When they left the restaurant they walked with a bitter wind in their faces and he didn’t take her arm, the way he’d done last week and the week before. On a crowded street the hurrying people jostled them, not apologizing. Once they were separated and for a moment she couldn’t see her ex-husband and thought that he had slipped away from her, punishing her because she had been embarrassing with the waiter. But that was not his way. I’m here,’ his voice said.
His cold lips touched her cheeks, first one, then the other. His large, square fingers gripped her arm for just a moment. ‘Well, goodbye, Nancy,’ he said, as always he did on Thursday afternoons, but this time he did not mention next week and he was gone before she could remind him.
That evening she sat in her usual corner of the Bayeux Lounge, sipping vodka and tonic and thinking about the day. She’d been terrible; if she knew poor Fitz’s number she’d ring him now from the booth in the passage and say she was sorry. ‘Wine goes to your head, Nancy,’ Laurie Henderson used to say and it was true. A few glasses of red wine in the Trattoria San Michele and she was pawing at a waiter who was young enough to be her son. And Fitz politely sat there, officer and gentleman still written all over him, saying he’d sell his house up and come to London. The waiter’d probably thought she was after his body.

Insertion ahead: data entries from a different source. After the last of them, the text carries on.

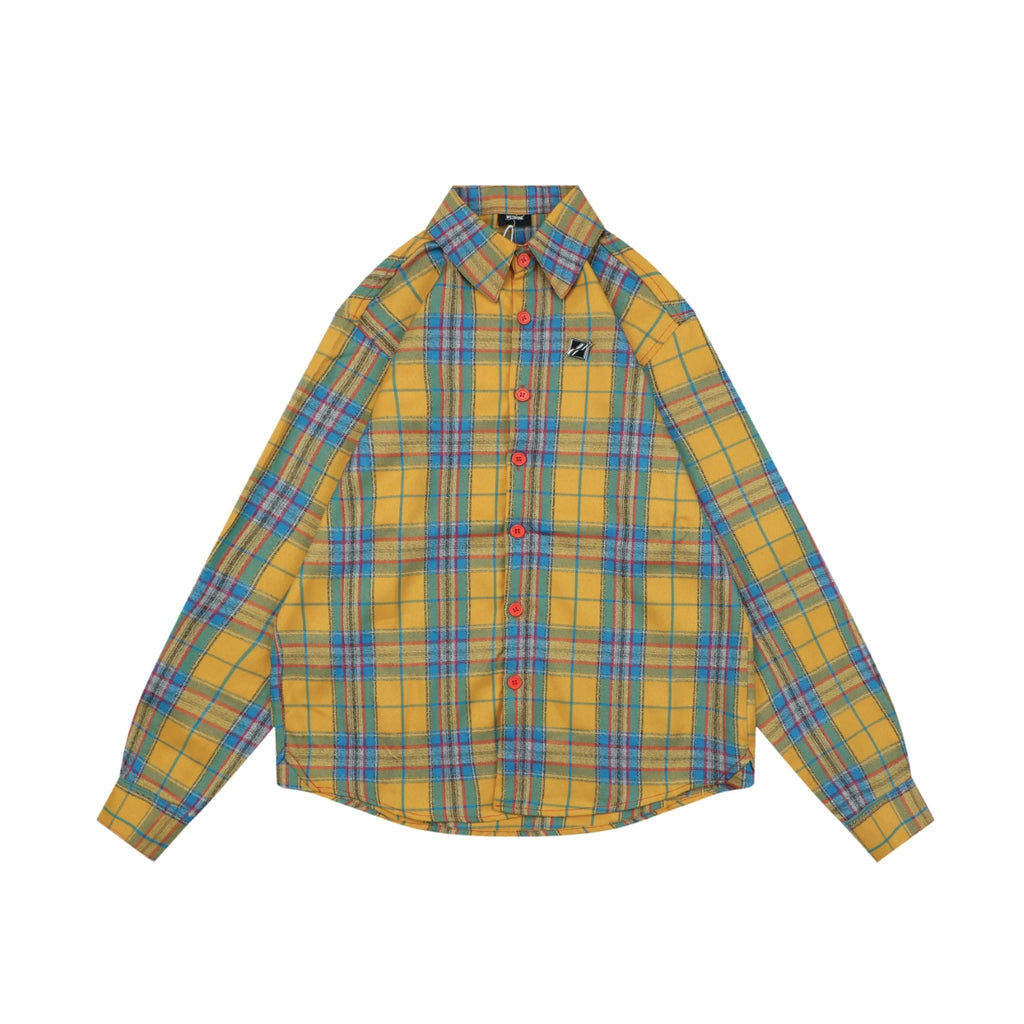We11done Back Square Logo Plaid Long Sleeve Shirt - Yellow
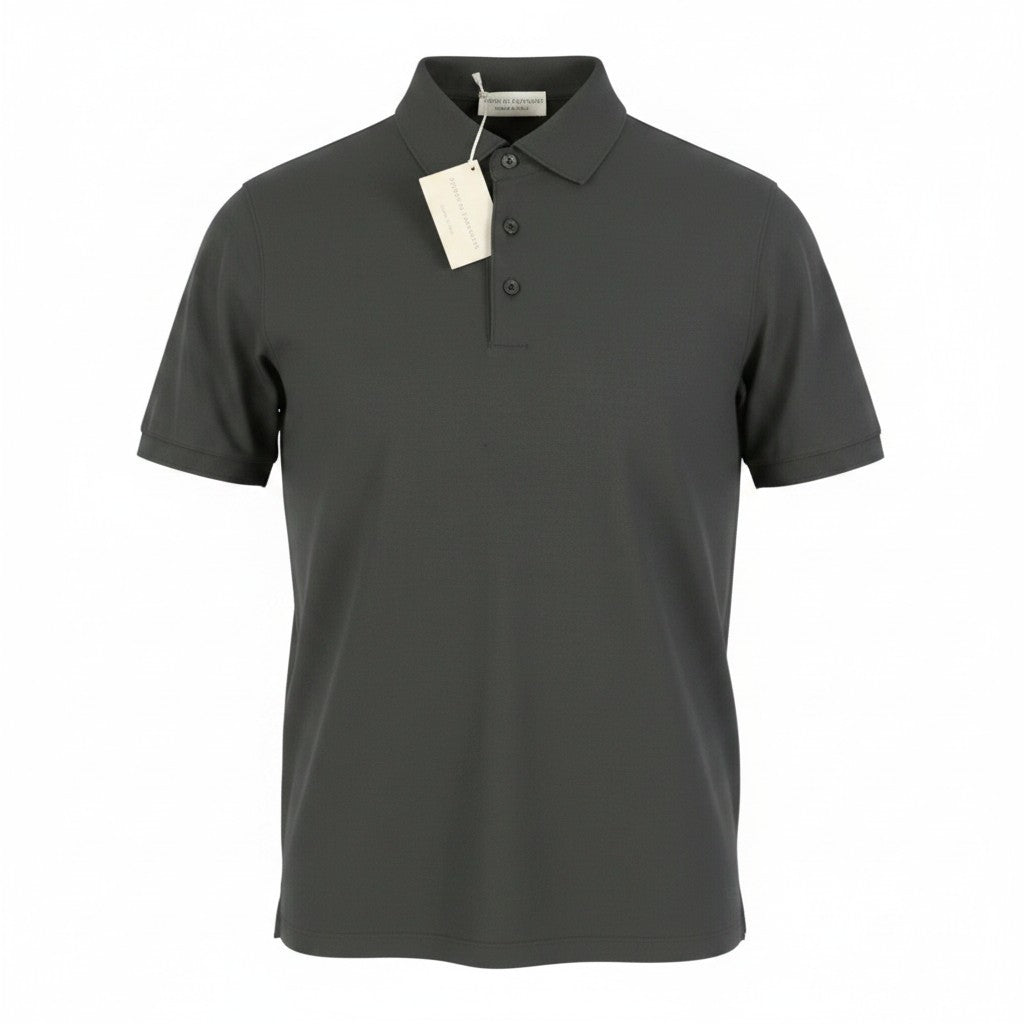 FILIPPO DE LAURENTIIS Men Polos IT50 M Dark Grey Cotton Short Sleeved
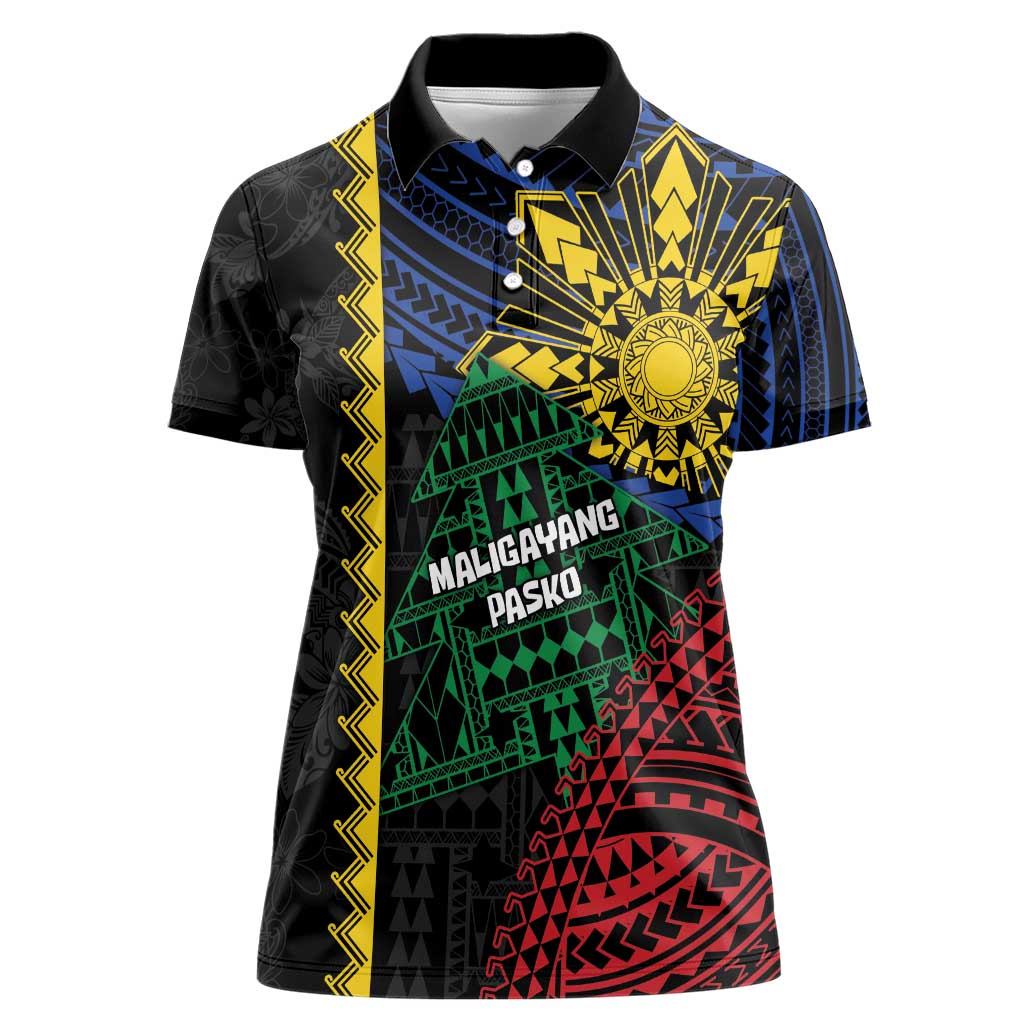 Personalised Philippines Christmas Women Polo Shirt Xmas Tree Filipino Tribal Patterns - Polynesian Pride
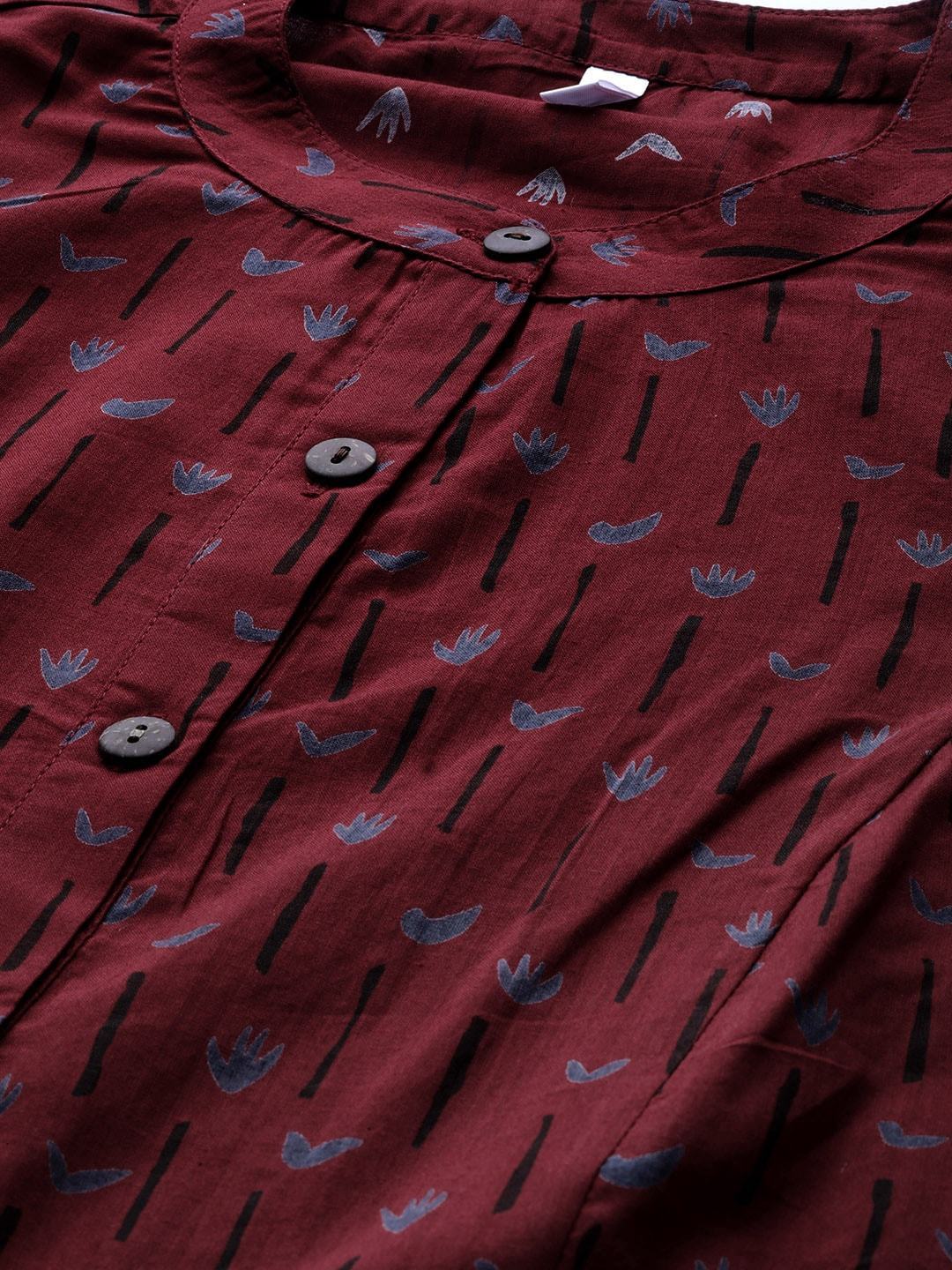 Women's  Maroon & Blue Printed A-Line Kurta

Not that it mattered what he thought, because he and the Trattoria San Michele already belonged in Memory Lane. She’d never been there until that lunchtime six months ago when old Fitz had said, ‘Let’s turn in here.’ No word would come from him, she sensed that also: never again on a Thursday would she hurry along to the Trattoria San Michele and say she was sorry she was late.